Datalog is a logic programming language, based on Prolog, which is seeing something of a resurgence in interest in recent years. In particular, several recent approaches to authorization (working out who can do what) have used Datalog as the logical basis for access control decisions. On the face of it, this seems like a perfect fit, and there’s a lot to recommend it. I myself have been a fan of Datalog since first coming across it at the start of my PhD studies back in 2003, and have even written papers advocating for it. However, although I think it has a lot of benefits, I think there is some confusion about some of its complexity results that means it is not always as good a fit as you may be led to believe.
What exactly is Datalog?
Datalog is a cleaned up version of Prolog, created by the database community as an attempt to marry logic programming techniques with relational databases to create deductive databases. I have a great deal of respect for the database community, and when they take an interest in a topic it’s almost always worth paying attention to the solutions they come up with. (See also injection attacks on SQL, which they neatly solved with parameterized queries — something web browsers have still failed to solve convincingly). In this case, Datalog improved Prolog in several ways to make it useful as a database query language:
- Removing all the non-logical operators, such as the dreaded “cut” and I/O “predicates”, which destroy the logical purity of Prolog.
- Making the language not Turing-complete, thereby guaranteeing that all queries will eventually terminate.

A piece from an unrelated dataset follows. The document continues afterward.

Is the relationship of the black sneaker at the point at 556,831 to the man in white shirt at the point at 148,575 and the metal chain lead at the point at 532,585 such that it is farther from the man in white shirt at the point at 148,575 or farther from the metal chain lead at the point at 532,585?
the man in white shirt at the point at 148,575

- Discarding Prolog’s top-to-bottom backtracking execution strategy, where the order of rules in a program (or conditions in a rule) can drastically alter the correctness, performance or even termination of a query. In Datalog, the meaning and efficiency of a program is the same no matter what order the rules appear in.
Datalog allows you to write nice logical rules, such as the following classic definition of an ancestor as being the transitive closure of a parent relation:
ancestor_of(Ancestor, Descendant) if parent_of(Ancestor, Descendant).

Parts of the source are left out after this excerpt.